# Thread: Postage stamp problem: Weak versus Strong Induction

1. ## Postage stamp problem: Weak versus Strong Induction

I am instructed to prove that postage amounts greater than or equal to 54 can be taken care of using solely 7 and 10 cent stamps. The book asks me to use strong induction.

My Basis is:

54 = 4*10 + 2*7

My inductive step is:

(assume n = 10*j + 7*k for some n >= 54 and j,k are integers)

n + 1 = 10(j - 2) + 7(k + 3)

So the inductive step infers (as far as I can see) that if the hypothesis is true for n, it is true for n + 1. The basis is shown to be true.

It seems to me that this concludes a proof by WEAK induction, but the solutions manual presents a nearly identical argument and calls it strong induction.

2. ## Re: Postage stamp problem: Weak versus Strong Induction

Originally Posted by jmedsy
My inductive step is:

(assume n = 10*j + 7*k for some n >= 54 and j,k are integers)

n + 1 = 10(j - 2) + 7(k + 3)
It is important that the induction hypothesis says n = 10*j + 7*k for some n >= 54 and nonnegative integers j, k. Then j - 2 is not necessarily a nonnegative integer, so you have not proved that n is represented in a required way.

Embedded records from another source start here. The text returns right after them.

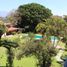 5 Habitación Casa en venta en Huitzilac, Morelos, Huitzilac, Morelos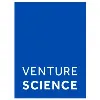 Venture Science Venture Science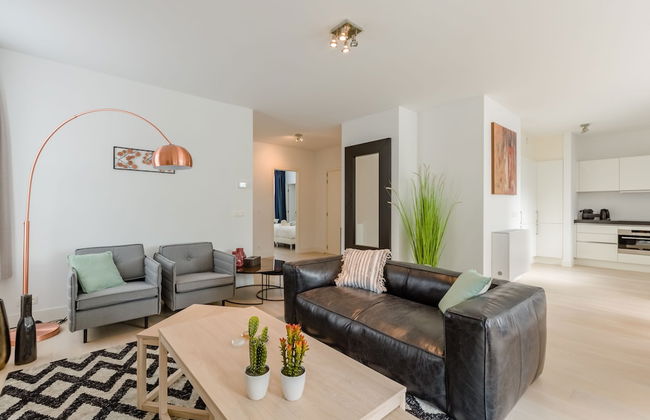 The Livorno - Foto 34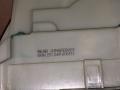 кулиса Mercedes-Benz E-Класс W212/S212/C207/A207 W212 2010, 2.2 л., дизель, АКПП, седан, задний привод, правый руль, A2042676324 - фото №2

There are two options. One is to consider the cases j = 0 and j = 1 separately. This would still be a proof by regular induction. Another is to prove P(n) -> P(n + 7) where P is the induction hypothesis above. The induction step is obvious, but you need strong induction (though, strictly speaking, you use only P(n) and not P(k) for all 54 <= k < n + 7 in the proof of P(n + 7)). You also need to prove 7 bases cases.